◆ REQUIRED TASK: Rewrite the listing from the line containing "Which item from" through its end, both inclusive, keeping every request and offsetting each number in the answers (the point coordinates and the distance figure) by adding 94.

◆ DATASET EXTRACT:
━━━

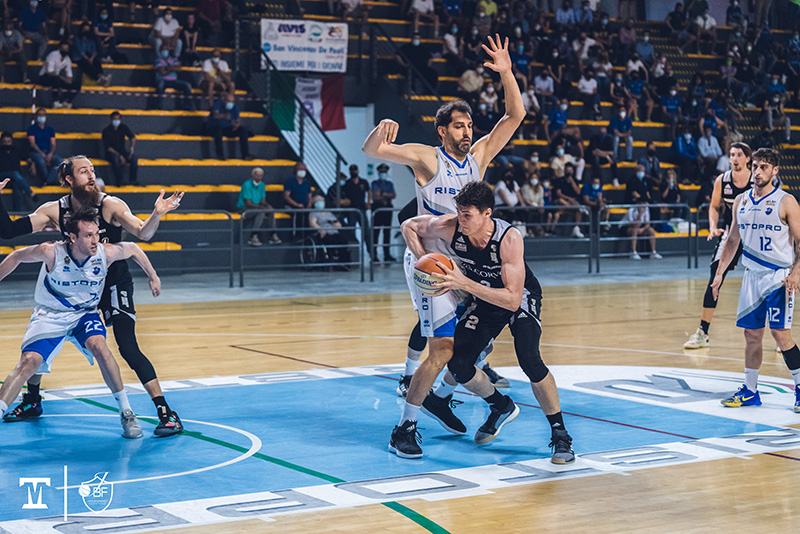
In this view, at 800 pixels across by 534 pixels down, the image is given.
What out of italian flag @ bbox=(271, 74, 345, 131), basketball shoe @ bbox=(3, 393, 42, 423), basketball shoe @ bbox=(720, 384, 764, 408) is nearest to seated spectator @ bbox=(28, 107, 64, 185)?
italian flag @ bbox=(271, 74, 345, 131)

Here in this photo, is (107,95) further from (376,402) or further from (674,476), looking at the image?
(674,476)

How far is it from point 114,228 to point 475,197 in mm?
2688

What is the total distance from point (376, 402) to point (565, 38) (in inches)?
796

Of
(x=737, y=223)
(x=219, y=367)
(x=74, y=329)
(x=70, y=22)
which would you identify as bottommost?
(x=219, y=367)

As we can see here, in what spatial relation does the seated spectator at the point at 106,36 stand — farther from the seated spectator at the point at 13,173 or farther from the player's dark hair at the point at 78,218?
the player's dark hair at the point at 78,218

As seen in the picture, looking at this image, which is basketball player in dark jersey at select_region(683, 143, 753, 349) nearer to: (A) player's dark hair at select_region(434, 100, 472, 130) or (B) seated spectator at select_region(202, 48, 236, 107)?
(A) player's dark hair at select_region(434, 100, 472, 130)

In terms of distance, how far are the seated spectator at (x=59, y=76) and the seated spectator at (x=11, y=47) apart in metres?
0.34

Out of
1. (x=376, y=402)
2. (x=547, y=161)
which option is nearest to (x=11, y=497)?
(x=376, y=402)

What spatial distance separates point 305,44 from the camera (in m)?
22.5

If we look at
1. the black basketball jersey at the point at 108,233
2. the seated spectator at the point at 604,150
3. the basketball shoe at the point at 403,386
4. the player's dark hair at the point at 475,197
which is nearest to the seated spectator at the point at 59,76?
the seated spectator at the point at 604,150

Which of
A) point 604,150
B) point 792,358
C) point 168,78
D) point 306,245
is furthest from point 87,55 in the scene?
point 792,358

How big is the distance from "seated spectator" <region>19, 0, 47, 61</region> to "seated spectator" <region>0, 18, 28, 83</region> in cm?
42

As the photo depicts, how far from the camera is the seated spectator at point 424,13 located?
83.0 feet

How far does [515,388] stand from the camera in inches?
350
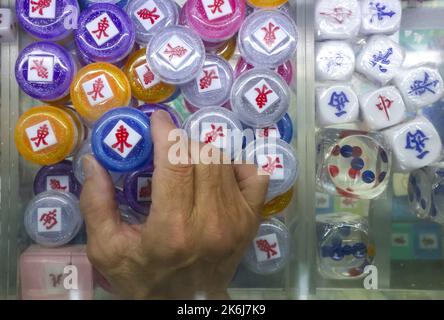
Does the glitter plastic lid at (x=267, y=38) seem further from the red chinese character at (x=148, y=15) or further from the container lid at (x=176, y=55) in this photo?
the red chinese character at (x=148, y=15)

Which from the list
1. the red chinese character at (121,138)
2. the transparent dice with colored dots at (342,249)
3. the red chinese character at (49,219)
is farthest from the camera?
the transparent dice with colored dots at (342,249)

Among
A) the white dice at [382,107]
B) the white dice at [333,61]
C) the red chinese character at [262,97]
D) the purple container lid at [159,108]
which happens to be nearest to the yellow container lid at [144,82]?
the purple container lid at [159,108]

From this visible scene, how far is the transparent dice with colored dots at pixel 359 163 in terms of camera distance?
131cm

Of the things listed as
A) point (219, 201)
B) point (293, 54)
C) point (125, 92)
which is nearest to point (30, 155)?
point (125, 92)

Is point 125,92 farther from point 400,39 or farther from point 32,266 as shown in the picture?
point 400,39

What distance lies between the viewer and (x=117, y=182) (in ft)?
4.22

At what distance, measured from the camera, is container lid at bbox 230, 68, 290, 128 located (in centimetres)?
123

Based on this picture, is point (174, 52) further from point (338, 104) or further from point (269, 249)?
point (269, 249)

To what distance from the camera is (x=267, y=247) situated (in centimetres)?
130

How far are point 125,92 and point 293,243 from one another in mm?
691

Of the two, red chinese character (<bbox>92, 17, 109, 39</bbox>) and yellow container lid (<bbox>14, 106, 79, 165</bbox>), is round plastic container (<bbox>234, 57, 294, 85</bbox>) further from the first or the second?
yellow container lid (<bbox>14, 106, 79, 165</bbox>)

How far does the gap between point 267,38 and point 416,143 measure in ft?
1.81

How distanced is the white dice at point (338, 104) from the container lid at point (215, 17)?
349mm

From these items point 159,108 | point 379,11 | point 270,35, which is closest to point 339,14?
point 379,11
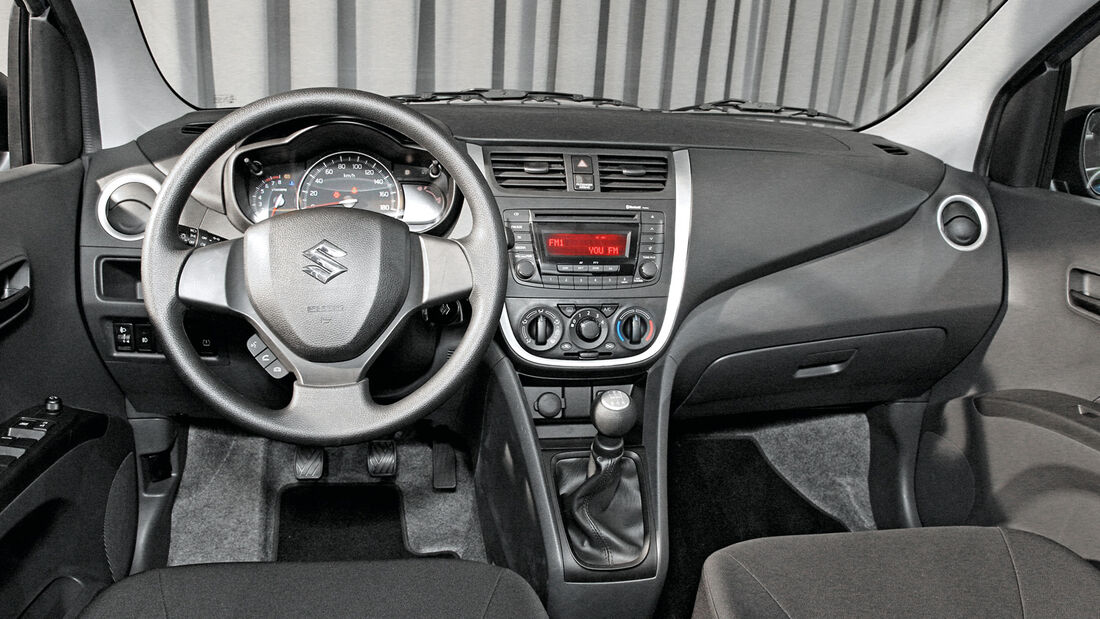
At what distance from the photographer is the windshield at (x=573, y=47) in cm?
211

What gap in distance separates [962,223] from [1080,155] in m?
0.25

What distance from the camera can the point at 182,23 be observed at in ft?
6.81

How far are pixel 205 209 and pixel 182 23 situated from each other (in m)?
1.08

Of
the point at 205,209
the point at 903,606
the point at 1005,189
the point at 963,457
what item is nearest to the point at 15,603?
the point at 205,209

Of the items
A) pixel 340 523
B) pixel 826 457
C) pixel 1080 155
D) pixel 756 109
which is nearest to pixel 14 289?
pixel 340 523

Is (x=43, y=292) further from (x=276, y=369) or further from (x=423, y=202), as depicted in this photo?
(x=423, y=202)

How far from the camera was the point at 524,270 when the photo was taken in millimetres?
1354

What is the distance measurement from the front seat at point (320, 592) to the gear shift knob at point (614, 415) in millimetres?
307

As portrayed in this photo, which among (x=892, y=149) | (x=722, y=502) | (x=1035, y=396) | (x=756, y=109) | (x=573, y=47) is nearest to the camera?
(x=1035, y=396)

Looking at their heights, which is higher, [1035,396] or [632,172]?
[632,172]

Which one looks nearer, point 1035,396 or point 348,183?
point 348,183

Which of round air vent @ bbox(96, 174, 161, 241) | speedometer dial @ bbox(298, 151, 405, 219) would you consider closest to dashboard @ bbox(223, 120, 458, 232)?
speedometer dial @ bbox(298, 151, 405, 219)

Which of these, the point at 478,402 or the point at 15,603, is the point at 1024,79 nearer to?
the point at 478,402

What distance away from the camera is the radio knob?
135 cm
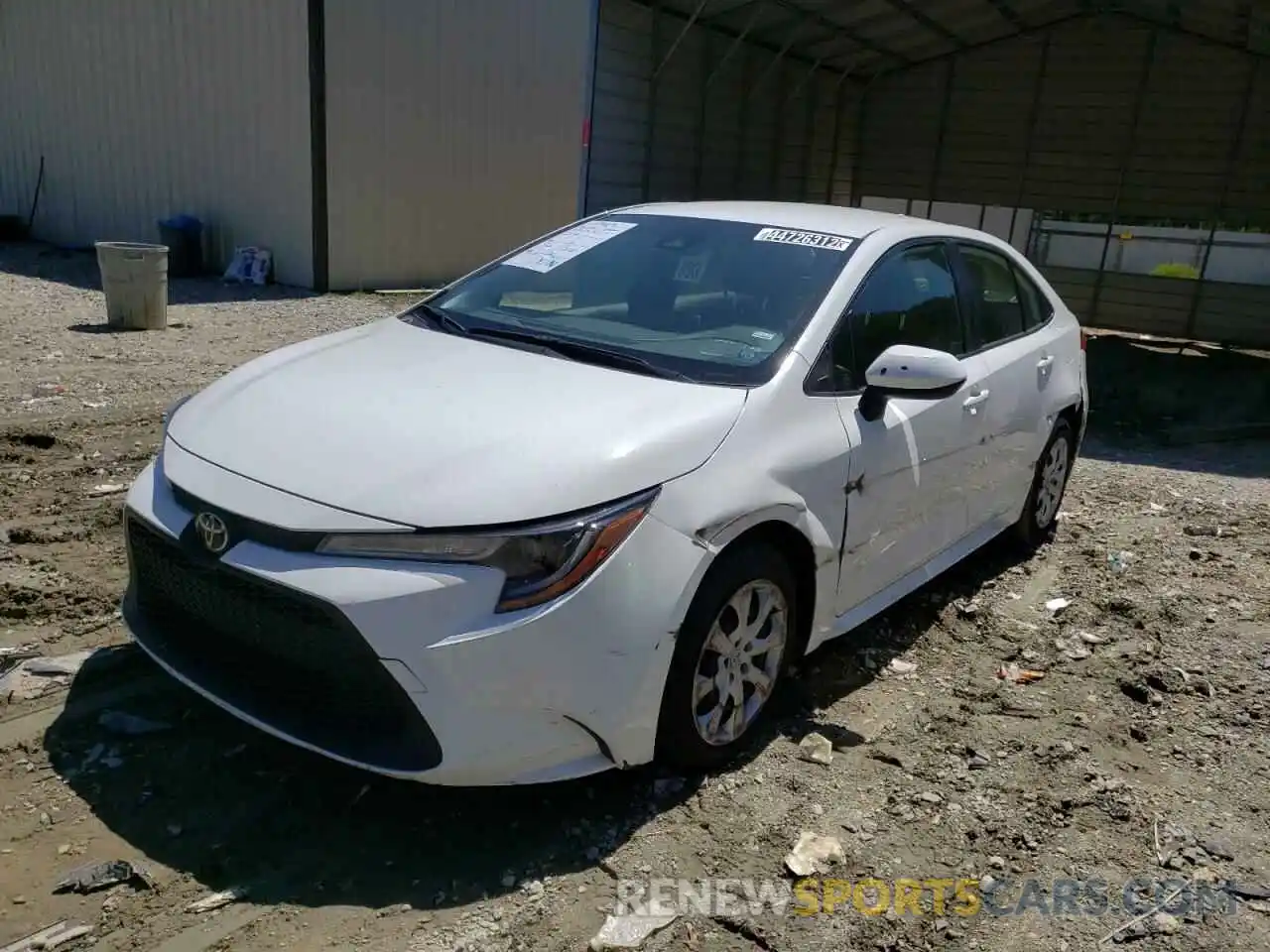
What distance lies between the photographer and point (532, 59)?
48.2 feet

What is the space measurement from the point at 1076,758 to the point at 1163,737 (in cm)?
43

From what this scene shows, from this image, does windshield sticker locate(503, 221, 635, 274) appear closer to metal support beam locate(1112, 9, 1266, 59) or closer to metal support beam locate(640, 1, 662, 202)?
metal support beam locate(640, 1, 662, 202)

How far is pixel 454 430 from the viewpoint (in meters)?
2.69

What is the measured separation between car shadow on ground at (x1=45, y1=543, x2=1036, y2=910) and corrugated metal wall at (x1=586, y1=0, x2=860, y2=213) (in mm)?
8076

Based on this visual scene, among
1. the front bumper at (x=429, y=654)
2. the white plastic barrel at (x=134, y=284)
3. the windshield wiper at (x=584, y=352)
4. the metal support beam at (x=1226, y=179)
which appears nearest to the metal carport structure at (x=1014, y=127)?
the metal support beam at (x=1226, y=179)

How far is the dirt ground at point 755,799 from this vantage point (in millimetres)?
2459

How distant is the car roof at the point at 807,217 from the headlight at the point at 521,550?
1.86 metres

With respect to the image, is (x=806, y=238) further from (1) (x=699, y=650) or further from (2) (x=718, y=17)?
(2) (x=718, y=17)

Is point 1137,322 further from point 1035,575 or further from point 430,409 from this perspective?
point 430,409

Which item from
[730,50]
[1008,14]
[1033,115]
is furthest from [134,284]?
[1033,115]

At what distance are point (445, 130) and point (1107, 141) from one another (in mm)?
9203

━━━

◆ TASK RESPONSE:
Which item from
[730,50]
[1008,14]
[1033,115]
is furthest from [134,284]?
[1127,209]

At what distance are point (445, 130) and point (1107, 141) from one another (in mm)?
9297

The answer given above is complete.